▸ Set problem
Set down, word for word, the stretch of lines from the one containing "How far is the tree at" to the end of the records below.

(Spatial question entries)
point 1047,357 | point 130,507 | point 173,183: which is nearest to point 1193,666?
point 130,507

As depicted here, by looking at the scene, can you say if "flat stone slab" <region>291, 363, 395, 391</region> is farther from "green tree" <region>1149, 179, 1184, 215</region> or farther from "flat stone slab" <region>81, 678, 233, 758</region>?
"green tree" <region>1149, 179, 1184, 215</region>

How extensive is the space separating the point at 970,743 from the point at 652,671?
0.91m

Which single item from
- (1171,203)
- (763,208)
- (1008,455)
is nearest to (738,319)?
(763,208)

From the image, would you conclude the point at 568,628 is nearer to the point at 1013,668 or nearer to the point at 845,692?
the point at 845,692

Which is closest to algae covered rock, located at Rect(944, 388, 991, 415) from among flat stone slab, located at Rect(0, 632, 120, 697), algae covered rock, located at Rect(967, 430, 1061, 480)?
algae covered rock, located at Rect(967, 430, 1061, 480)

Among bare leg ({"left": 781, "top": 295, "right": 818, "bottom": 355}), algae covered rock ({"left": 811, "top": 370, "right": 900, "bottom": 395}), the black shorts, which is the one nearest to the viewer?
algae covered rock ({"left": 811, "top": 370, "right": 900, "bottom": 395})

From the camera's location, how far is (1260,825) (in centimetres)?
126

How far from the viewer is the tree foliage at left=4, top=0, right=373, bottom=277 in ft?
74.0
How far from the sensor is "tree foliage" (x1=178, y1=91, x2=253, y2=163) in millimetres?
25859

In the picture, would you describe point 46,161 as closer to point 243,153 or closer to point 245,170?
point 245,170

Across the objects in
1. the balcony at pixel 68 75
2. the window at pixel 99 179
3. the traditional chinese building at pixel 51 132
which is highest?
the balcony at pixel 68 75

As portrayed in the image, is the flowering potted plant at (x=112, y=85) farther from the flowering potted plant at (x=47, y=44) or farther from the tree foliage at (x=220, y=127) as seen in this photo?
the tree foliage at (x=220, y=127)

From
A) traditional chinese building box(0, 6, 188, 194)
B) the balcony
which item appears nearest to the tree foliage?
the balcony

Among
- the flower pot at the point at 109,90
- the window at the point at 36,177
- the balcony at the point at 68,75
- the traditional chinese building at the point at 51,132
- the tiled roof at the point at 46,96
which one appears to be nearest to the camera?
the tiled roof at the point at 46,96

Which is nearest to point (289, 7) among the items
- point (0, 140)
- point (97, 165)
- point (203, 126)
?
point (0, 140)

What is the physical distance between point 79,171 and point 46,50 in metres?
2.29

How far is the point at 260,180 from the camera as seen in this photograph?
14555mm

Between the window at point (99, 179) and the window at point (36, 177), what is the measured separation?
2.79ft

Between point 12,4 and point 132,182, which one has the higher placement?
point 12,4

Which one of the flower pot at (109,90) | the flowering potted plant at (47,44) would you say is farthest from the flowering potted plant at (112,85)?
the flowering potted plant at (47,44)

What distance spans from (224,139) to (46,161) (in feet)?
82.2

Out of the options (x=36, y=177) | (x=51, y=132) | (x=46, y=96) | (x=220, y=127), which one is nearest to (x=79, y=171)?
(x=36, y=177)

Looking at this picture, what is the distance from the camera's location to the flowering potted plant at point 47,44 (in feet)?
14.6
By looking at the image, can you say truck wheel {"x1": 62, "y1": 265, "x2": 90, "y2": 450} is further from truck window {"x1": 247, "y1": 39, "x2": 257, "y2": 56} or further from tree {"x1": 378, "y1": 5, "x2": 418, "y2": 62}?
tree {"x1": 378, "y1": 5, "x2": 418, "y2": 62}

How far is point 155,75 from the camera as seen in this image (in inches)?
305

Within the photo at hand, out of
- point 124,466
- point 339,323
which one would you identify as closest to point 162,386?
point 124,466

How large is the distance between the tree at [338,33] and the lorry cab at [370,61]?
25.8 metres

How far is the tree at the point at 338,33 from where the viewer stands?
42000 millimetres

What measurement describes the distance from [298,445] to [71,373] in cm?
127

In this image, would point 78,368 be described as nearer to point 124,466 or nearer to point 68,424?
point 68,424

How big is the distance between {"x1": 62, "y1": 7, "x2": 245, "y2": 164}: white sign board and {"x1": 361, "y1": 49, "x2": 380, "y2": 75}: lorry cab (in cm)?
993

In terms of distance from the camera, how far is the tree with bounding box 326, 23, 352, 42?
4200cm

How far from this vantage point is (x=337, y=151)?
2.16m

▸ Finished exercise
How far is the tree at the point at 338,33 from where the viewer stands?
42000 millimetres

What measurement describes the distance from [298,445] to [71,373] in cm?
127

In this image, would point 78,368 be described as nearer to point 124,466 or nearer to point 68,424?
point 68,424

How big is the distance between {"x1": 62, "y1": 7, "x2": 245, "y2": 164}: white sign board and {"x1": 361, "y1": 49, "x2": 380, "y2": 75}: lorry cab (in cm)?
993

In terms of distance from the camera, how far is the tree with bounding box 326, 23, 352, 42?
4200cm

How far from this vantage point is (x=337, y=151)?
2.16m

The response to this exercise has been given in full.